• [Text provided]
## Begin
3

I want to remove the particular column from the csv file and load it into database using mlcp.

My csv file contains:

URI,EmpId,Name,age,gender,salary
1/Niranjan,1,Niranjan,35,M,1000
2/Deepan,2,Deepan,25,M,2000
3/Mehul,3,Mehul,28,M,3000

I want to use that URI column as the uri for the document and also that uri column should be skipped/removed in the inserted document.

How to do it??

1 Answers1

4

Your best bet when using MLCP and not in MarkLogic Data Hub context is using MLCP tranforms. You can find some explanation, and a few examples here:

Transforming Content During Ingestion

In case you are converting your CSV to JSON, you could use something like the following..

Save this as /strip-columns.sjs in your modules database:

/* jshint node: true */
/* global xdmp */

exports.transform = function(content, context) {
  'use strict';

  /* jshint camelcase: false */
  var stripColumns = (context.transform_param !== undefined) ? context.transform_param.split(/,/) : [];
  /* jshint camelcase: true */

  // detect JSON, assumes uri has correct extension
  if (xdmp.uriFormat(content.uri) === 'json') {

    // Convert input to mutable object for manipulation
    var newDoc = content.value.toObject();
    Object.keys(newDoc)
## End
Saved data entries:
## Begin
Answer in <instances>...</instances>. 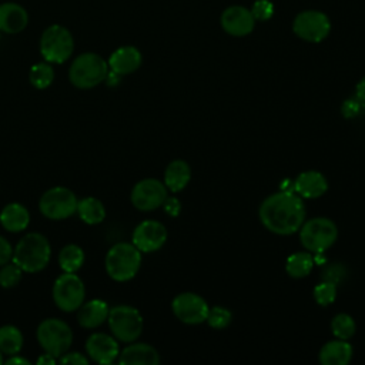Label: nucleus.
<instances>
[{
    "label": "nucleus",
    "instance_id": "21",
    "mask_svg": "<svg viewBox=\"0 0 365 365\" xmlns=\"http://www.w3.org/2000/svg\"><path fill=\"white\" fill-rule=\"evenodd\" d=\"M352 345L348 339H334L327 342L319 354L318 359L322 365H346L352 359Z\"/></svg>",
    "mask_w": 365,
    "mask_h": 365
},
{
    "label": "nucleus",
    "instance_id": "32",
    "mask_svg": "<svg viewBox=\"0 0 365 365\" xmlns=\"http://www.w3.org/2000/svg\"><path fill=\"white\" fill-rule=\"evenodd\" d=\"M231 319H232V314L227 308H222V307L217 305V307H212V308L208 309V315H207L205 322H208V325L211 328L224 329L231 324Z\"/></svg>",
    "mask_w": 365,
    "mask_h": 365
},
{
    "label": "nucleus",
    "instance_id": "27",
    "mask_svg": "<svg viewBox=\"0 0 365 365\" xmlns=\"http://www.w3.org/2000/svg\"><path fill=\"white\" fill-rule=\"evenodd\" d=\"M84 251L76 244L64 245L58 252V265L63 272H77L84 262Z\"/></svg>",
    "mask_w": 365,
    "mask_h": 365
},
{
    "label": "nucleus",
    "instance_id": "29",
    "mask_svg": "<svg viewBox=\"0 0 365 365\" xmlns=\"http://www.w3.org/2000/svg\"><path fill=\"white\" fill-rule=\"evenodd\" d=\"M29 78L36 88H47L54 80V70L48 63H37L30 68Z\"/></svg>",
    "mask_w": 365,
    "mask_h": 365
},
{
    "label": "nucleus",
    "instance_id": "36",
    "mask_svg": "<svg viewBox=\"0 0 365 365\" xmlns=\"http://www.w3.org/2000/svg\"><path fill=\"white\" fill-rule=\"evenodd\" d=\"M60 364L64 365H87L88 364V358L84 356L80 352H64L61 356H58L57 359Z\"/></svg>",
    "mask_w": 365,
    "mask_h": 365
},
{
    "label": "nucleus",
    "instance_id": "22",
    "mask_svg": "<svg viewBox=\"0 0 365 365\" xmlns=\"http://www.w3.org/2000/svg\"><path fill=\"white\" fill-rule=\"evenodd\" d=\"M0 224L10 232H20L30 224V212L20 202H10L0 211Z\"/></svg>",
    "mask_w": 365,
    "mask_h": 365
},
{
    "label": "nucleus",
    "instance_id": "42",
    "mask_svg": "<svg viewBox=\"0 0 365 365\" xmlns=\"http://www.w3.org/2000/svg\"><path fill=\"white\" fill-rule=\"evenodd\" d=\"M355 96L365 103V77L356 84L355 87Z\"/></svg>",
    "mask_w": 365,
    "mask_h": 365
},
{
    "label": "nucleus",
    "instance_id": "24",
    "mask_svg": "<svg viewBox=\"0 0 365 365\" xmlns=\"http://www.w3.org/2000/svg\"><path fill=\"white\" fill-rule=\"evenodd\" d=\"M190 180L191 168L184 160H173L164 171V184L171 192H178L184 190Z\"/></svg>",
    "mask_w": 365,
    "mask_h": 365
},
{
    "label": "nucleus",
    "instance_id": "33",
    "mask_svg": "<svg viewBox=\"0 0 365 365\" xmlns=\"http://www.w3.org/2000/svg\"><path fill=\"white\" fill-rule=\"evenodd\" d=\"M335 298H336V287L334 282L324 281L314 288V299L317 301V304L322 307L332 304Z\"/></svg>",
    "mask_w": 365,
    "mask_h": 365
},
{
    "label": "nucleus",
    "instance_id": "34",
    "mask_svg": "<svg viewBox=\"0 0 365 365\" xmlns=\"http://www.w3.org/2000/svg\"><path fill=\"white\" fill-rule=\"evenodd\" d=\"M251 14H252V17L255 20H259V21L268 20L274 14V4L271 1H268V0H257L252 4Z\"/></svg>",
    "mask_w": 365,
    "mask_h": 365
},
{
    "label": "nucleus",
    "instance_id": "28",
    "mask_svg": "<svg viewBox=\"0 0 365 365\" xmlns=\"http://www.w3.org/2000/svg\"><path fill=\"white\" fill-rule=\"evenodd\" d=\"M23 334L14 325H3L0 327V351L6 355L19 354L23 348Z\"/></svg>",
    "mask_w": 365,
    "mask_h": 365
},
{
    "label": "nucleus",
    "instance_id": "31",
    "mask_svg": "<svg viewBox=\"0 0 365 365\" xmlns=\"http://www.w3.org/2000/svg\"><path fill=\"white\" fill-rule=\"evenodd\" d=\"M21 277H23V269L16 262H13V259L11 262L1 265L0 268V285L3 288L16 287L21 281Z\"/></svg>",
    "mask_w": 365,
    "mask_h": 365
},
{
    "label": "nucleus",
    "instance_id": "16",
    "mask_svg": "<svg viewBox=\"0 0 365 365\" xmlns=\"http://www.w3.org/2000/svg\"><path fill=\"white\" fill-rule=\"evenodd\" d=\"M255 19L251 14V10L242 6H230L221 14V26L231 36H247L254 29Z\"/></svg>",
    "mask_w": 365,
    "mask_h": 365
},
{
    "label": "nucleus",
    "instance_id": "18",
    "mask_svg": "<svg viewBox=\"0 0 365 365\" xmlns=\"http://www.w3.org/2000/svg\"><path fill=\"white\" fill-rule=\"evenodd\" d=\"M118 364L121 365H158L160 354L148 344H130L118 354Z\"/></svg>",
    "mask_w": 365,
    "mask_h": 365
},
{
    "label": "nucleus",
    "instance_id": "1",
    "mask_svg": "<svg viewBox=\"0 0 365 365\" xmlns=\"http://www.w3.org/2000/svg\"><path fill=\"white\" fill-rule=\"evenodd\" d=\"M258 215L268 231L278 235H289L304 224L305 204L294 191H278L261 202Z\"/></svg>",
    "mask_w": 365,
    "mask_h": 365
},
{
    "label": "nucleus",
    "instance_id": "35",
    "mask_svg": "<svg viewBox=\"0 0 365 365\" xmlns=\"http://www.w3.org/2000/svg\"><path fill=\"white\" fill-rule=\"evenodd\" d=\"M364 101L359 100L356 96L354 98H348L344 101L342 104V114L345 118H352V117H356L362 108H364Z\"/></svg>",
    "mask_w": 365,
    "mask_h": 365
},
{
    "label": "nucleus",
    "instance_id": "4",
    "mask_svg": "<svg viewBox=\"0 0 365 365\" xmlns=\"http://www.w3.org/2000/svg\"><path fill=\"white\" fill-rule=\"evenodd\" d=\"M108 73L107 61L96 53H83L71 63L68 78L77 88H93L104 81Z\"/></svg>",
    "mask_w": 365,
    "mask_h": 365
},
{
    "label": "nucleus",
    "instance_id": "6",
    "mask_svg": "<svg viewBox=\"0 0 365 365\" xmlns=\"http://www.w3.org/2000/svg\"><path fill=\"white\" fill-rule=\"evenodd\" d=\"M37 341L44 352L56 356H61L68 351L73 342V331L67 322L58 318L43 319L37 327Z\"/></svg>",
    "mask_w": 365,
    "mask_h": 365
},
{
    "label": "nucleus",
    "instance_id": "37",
## End
• [What to do] Write out the stretch of the MLCP thread from "URI,EmpId,Name,age,gender,salary" through "the inserted document.", word for word.

• [Answer to this exercise]
URI,EmpId,Name,age,gender,salary
1/Niranjan,1,Niranjan,35,M,1000
2/Deepan,2,Deepan,25,M,2000
3/Mehul,3,Mehul,28,M,3000

I want to use that URI column as the uri for the document and also that uri column should be skipped/removed in the inserted document.